> **SHORT EXERCISE 1**
Rewrite the passage of the 2018 AFL season article from "With all that" to "clash against Collingwood.", substituting "football" for each occurrence of "footy".
> **SHORT EXERCISE 2**
Write the next portion of the 2018 AFL season article, picking up after its final sentence.

> **SELECTED EXTRACT**

※ ※ ※

Myles Poholke (Daniel Kalisz/Getty Images)
Roar Guru
3rd August, 2018
10

Despite some of the loudest voices in the media endlessly droning on about the state of the game, it’s been a thrilling race through the AFL’s home-and-away campaign in 2018.

With just four rounds remaining just about every spot in the top eight is still up for grabs, and in the weeks to come we’re sure to see some nailbiters and highlight after highlight that will no doubt be used and abused to get us through those long summer days and nights between seasons.

With all that in mind, let’s take a look at the top four head-to-head encounters 2018 has gifted us so far.

4. Round 7 – Brisbane versus Collingwood, 6 May
Despite languishing at the back of the pack for another year, Brisbane has produced plenty of competitive and exhilarating footy this season, and no match has stood out more in the eyes of neutral spectators than that first clash against Collingwood.

※ ※ ※

> **LISTED ENTRIES**
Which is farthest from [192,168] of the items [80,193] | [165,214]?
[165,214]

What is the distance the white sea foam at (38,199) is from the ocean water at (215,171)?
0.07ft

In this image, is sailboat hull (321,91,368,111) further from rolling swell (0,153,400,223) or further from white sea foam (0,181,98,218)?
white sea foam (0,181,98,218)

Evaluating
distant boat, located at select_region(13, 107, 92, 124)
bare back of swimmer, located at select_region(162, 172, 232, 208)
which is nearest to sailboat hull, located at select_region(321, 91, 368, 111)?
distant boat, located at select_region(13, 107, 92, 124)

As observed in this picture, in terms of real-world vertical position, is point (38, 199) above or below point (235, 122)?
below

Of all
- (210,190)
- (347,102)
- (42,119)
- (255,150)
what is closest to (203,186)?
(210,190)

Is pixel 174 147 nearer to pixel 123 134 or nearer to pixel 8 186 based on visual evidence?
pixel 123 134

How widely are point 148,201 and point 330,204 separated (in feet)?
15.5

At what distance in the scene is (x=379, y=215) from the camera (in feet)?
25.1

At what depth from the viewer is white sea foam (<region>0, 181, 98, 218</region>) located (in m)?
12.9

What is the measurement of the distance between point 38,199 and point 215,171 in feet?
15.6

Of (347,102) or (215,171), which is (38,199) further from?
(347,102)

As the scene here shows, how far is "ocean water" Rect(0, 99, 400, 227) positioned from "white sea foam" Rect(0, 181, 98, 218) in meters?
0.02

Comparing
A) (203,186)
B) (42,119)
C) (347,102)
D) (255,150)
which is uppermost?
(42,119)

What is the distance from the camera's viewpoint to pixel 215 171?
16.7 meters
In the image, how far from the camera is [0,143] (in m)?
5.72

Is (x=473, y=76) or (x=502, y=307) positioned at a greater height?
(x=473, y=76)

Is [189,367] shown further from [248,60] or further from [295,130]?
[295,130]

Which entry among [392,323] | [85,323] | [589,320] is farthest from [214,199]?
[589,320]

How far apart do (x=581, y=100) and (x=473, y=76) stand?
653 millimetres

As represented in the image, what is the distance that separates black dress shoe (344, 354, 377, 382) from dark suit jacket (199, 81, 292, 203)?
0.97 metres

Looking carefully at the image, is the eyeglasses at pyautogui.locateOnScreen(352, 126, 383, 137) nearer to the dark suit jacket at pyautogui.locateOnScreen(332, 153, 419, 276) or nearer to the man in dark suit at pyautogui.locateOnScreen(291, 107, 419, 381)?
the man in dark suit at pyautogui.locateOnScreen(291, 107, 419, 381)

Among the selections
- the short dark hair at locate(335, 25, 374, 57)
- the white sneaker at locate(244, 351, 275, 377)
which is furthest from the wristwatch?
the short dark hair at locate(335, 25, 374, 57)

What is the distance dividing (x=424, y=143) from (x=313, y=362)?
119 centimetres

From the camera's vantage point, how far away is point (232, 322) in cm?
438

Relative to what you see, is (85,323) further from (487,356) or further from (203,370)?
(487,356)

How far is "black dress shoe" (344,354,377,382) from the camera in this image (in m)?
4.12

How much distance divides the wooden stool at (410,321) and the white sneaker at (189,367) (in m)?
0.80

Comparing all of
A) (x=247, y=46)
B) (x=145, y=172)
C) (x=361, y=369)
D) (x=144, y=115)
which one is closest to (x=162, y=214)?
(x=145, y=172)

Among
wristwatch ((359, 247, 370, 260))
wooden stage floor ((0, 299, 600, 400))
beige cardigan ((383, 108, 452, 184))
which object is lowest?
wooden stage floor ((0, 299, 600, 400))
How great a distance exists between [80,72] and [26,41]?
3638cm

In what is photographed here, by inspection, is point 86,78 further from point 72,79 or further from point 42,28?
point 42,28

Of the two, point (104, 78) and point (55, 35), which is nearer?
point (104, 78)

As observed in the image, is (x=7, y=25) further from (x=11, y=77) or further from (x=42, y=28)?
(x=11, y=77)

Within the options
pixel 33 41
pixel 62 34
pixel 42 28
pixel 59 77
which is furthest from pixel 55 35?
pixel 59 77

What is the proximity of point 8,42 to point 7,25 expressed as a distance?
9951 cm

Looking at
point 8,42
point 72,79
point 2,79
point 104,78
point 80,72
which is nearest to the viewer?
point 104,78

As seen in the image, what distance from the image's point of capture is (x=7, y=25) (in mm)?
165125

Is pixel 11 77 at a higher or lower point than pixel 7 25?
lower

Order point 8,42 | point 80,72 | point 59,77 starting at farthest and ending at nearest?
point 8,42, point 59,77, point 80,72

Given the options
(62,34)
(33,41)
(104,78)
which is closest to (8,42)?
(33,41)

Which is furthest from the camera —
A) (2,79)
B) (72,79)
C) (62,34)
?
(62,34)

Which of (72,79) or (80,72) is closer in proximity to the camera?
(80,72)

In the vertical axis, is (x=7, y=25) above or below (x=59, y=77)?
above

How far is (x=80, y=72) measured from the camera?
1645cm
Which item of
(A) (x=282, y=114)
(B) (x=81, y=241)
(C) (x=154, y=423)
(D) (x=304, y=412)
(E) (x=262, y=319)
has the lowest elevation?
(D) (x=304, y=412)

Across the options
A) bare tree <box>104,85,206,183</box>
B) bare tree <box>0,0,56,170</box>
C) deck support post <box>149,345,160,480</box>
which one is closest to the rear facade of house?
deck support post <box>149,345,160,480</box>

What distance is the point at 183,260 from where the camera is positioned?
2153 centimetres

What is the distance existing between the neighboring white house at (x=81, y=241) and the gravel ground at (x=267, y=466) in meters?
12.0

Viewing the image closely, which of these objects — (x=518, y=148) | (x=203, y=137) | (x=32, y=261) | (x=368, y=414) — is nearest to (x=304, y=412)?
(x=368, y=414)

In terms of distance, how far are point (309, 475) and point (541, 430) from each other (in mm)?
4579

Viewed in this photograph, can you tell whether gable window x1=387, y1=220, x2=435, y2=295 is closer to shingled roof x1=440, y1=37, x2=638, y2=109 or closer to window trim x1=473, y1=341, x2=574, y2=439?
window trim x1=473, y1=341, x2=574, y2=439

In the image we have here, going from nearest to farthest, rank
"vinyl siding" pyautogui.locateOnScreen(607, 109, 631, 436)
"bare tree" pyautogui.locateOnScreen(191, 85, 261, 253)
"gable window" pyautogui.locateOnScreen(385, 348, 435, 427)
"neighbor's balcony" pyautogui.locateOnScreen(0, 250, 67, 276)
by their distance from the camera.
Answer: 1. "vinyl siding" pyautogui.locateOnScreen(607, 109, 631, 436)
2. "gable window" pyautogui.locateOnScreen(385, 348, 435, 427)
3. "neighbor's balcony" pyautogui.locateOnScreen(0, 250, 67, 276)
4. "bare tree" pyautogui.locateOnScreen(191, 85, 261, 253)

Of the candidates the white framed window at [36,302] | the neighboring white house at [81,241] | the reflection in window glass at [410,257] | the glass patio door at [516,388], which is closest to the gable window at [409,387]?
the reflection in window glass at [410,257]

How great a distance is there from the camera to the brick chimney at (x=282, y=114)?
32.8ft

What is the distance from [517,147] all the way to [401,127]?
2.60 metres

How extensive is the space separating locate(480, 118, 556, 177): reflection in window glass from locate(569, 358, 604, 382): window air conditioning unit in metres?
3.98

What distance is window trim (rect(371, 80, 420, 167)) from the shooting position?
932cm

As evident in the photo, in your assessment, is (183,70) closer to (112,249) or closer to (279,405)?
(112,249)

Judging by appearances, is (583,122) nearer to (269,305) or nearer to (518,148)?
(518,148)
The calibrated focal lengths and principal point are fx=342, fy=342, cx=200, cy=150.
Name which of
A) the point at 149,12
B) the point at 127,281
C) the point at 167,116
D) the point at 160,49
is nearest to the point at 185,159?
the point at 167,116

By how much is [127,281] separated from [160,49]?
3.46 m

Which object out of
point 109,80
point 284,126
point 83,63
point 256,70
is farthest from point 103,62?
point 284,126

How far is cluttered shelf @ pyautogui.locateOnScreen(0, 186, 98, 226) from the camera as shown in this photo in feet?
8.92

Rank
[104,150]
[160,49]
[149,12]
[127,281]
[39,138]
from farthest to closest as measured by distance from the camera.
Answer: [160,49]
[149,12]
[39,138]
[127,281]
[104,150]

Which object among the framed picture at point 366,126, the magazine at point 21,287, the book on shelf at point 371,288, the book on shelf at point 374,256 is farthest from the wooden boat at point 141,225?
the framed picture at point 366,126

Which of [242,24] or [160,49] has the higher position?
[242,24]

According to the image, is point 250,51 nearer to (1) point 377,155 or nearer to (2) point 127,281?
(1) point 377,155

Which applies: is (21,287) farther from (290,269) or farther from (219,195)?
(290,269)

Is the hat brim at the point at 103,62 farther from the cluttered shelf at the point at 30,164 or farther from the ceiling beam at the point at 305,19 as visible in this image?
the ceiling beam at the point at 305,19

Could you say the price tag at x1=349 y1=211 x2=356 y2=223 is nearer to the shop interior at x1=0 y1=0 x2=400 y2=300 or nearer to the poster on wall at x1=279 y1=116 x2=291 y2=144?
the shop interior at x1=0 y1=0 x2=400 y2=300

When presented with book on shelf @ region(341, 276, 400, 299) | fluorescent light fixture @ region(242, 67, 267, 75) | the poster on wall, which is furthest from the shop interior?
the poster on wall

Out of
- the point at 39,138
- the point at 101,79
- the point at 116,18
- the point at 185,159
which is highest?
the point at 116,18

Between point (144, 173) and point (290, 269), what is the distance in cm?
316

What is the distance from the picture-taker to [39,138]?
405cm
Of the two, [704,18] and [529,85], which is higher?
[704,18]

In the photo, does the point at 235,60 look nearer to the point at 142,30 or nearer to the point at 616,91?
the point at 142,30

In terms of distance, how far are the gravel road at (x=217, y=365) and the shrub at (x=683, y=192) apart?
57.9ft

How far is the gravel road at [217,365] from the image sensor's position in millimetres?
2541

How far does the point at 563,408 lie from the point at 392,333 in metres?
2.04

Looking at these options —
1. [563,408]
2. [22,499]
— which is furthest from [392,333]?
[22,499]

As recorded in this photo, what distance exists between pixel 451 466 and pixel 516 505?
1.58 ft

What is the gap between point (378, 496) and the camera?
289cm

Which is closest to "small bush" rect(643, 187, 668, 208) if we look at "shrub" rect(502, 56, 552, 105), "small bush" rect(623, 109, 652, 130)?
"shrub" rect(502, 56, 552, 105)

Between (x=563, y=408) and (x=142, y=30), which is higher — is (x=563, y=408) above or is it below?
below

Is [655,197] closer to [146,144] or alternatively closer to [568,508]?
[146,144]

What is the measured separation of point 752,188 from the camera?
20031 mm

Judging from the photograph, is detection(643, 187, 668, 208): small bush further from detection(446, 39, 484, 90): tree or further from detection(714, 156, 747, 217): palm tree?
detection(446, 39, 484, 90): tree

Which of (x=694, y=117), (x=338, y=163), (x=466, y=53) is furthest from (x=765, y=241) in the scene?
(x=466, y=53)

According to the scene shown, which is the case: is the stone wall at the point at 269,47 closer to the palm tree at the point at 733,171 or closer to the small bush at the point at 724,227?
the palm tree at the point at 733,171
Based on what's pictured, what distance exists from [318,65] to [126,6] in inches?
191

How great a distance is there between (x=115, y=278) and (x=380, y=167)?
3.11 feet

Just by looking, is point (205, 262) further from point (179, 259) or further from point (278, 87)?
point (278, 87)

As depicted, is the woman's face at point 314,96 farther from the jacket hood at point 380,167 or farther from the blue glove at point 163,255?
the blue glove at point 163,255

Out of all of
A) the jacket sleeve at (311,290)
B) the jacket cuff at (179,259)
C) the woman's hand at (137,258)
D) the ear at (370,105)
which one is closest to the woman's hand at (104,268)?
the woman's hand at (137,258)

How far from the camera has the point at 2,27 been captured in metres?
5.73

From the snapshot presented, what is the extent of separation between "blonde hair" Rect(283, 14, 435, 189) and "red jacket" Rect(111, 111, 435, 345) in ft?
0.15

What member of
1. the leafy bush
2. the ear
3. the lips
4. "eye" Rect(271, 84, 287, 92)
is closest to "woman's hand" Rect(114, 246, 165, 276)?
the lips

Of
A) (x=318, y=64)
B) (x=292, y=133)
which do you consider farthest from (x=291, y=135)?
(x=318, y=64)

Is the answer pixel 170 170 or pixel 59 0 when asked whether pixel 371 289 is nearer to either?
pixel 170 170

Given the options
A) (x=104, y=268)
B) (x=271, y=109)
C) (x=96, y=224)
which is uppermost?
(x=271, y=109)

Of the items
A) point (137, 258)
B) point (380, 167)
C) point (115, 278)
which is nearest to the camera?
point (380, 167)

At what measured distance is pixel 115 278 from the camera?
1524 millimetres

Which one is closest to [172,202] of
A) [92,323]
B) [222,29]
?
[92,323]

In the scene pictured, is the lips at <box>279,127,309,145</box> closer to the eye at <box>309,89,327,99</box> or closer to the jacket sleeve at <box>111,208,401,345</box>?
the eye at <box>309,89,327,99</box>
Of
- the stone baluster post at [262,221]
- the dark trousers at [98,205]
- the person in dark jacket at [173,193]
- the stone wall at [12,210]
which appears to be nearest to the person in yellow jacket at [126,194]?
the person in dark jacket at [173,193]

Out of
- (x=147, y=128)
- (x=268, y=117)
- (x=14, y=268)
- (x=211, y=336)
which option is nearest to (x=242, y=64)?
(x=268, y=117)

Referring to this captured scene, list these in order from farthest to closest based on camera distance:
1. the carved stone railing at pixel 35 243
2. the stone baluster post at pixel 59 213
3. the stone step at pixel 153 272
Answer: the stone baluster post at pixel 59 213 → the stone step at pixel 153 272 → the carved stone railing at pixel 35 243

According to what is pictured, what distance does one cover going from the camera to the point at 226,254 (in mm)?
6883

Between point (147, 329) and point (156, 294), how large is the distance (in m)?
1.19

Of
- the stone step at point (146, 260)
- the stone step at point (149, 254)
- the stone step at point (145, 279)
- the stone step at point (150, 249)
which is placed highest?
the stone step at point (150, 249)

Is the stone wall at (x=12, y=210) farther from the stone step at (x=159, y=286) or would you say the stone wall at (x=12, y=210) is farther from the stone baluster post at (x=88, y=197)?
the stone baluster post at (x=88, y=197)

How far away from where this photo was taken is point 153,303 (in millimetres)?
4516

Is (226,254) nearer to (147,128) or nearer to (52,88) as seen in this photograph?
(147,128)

※ ※ ※

> **RIGHT ANSWER 1**
With all that in mind, let’s take a look at the top four head-to-head encounters 2018 has gifted us so far.

4. Round 7 – Brisbane versus Collingwood, 6 May
Despite languishing at the back of the pack for another year, Brisbane has produced plenty of competitive and exhilarating football this season, and no match has stood out more in the eyes of neutral spectators than that first clash against Collingwood.

> **RIGHT ANSWER 2**
Contested at the Gabba, Collingwood 19.7 (121) defeated Brisbane 18.6 (114) in the highest-scoring match of the season so far.

While Brisbane once again missed out on the four points, senior coach Chris Fagan was over the moon and said his side put in the most encouraging effort of the season – and he wasn’t wrong.

Quarter by quarter the sides rocked back and forth, with Collingwood building leads greater than three goals on three separate occasions before the Lions managed to beg them back to even again and again.

After an uncharacteristically slow start to the season, impeded by tagger after tagger, Brisbane’s Dayne Zorko was an absolute wrecking ball. Zorko picked up 34 touches with ten tackles, seven marks and four goals. What a performance.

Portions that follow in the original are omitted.